Lingumi, the London and Cardiff-based edtech startup that teaches English to kids aged between 2 and 6 using an app and a range of physical products, has picked up £1.2 million in seed funding.
Leading the round is ADV, with participation from existing backers LocalGlobe, and company builder Entrepreneur First (Lingumi was part of EF’s 5th cohort, which is turning out to be quite a vintage year). A number of unnamed angel investors also took part in the round.
Founded by CEO Toby Mather and CTO Adit Trivedi after they paired up at EF in late 2015, Lingumi has built a language learning platform for pre-school kids, initially targeting the teaching of English. Described as “digital-first,” it consists of an app designed around a curriculum of daily lessons, which can then be augmented with Lingumi’s physical products, such as ‘Play Cubes’ and ‘Jumbo Word Cards’.
In a call with Mather he told me that the Lingumi product that exists today is very different to the one he and Trivedi originally pitched at EF Demo Day back in early 2016, even if the mission remains the same: to increase access to learning a second language, based on a belief that a child’s earliest years present a “magic window” to do so.
Initially, the pair had developed a concept for a connected toy that controlled a learning app but pivoted to a subscription model after families kept hitting the end of the startup’s curriculum and requested more. In July last year, Lingumi ditched the connected toy entirely and switched to a “pure digital subscription,” up selling its now much simpler physical products separately.

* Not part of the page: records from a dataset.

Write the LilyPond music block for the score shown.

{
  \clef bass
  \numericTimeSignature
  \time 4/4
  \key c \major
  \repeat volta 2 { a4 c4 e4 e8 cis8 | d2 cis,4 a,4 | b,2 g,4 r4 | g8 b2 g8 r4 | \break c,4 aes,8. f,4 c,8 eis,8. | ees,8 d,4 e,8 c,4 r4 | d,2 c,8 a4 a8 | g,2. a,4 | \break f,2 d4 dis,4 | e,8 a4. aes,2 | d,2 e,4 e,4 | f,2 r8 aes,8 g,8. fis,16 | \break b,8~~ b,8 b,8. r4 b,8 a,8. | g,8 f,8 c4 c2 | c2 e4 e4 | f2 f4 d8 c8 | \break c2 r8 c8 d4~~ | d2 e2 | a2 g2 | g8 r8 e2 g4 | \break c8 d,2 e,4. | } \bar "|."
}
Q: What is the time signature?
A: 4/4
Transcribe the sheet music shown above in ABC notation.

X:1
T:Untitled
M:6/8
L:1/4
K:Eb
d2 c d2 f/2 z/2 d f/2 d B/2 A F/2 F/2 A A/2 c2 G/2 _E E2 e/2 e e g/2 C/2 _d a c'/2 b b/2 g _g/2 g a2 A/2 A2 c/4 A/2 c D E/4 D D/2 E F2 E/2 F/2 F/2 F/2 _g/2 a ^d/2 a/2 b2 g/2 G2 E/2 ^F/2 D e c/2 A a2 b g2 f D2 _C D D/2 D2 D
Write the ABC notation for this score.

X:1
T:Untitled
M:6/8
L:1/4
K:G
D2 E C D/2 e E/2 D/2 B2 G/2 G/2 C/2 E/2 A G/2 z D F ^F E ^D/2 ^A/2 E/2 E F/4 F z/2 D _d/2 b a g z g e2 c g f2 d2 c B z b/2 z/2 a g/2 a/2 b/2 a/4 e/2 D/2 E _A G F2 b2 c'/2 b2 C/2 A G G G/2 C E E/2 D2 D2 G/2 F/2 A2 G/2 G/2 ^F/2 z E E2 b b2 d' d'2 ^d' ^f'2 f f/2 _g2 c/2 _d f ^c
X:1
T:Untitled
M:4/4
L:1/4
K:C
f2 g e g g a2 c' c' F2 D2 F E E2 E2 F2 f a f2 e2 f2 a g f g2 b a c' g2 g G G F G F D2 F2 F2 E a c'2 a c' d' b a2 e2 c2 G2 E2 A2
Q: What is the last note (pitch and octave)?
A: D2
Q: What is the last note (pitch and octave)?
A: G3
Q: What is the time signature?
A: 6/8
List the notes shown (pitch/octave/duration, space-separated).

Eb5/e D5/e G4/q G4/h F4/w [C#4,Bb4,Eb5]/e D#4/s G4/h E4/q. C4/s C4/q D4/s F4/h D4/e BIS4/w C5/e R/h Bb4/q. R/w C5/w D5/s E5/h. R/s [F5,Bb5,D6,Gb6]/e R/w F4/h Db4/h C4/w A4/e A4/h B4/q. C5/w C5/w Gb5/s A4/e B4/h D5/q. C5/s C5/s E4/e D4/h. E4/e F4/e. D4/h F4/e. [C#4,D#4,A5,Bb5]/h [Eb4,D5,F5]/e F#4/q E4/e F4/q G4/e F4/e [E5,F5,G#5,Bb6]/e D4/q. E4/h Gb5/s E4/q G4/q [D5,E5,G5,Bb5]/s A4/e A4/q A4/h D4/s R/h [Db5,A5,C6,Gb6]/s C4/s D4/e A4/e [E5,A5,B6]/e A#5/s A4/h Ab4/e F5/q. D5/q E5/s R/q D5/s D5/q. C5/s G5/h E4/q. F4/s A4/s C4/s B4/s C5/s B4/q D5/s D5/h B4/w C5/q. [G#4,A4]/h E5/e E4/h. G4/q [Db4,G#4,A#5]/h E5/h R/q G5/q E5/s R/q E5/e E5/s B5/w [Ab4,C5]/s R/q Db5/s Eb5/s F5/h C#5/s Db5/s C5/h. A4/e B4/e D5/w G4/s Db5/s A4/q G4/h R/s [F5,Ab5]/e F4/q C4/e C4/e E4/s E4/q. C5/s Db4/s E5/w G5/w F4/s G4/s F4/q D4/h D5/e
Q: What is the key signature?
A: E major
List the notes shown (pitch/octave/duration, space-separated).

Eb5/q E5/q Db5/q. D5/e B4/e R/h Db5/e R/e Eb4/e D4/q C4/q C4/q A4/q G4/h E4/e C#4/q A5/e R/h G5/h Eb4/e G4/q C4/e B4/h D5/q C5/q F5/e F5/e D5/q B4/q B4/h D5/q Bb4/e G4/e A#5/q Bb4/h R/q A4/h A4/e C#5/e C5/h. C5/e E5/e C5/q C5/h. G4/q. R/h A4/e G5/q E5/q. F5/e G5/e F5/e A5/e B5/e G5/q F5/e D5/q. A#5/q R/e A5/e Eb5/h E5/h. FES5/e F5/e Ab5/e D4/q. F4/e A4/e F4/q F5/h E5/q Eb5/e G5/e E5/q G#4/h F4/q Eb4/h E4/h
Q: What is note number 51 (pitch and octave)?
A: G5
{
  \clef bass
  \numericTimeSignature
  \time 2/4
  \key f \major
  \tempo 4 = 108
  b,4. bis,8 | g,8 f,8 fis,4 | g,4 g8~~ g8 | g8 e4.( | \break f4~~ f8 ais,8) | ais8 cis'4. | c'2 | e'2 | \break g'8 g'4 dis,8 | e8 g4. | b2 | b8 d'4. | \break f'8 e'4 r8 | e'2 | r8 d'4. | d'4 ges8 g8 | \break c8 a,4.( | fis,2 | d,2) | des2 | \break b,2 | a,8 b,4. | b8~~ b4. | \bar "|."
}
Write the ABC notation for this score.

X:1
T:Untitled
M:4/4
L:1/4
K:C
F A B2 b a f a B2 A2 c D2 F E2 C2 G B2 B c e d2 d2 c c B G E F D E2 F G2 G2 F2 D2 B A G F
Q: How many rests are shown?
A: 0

“We’re increasingly aware of the exceptional ability of infants to learn a second language from very early in childhood, but access to English is typically restricted to the super rich, or to children aged 7 or older, as they begin to attend school,” says Mather. “Even there, they are taught badly and infrequently. We’re building an English learning methodology that is low-cost, can be used in the earliest years, and is effective, even if the parents themselves don’t speak English”.
The Lingumi platform works best when parents or caregivers participate, too. The app delivers a single lesson per day of around 20 minutes and purposefully limits screen time, hence the range of supplementary non-digital prodicts. “Children receive everything in English, through a playful learning programme built for pre-schoolers, but we encourage and train parents in their native language to play and learn with their children,” explains the Lingumi CEO.
“Multiple studies have shown the impact of this style of co-learning on outcomes. The learning method is also unique: unlike most curriculums, which focus around ‘edutainment’ or reading and writing skills, or teach older children via live video, ours is focused on constructive, natural spoken English in the earliest years. As we develop the curriculum, we’re continually leveraging our data on each child to improve the experience and learning trajectory for them”.
To date, Lingumi claims 10,000 users and Mather says typical customers are families with one or two working parents, “usually middle or working-class, aspirational families who understand both the fun, and the educational benefit of beginning a second language with their child”. It has customers in over 40 countries, but is mainly focussed on Western Europe, Taiwan, and, increasingly, China.
In fact, Mather says China is a potentially huge market and is in part seeing the startup pilot a version of Lingumi for kindergartens that want to begin teaching English, leveraging the company’s existing learning method and content.
To that end, the company plans to use the new seed funding to further develop its “digital and physical product ecosystem,” and scale the learning platform into new markets.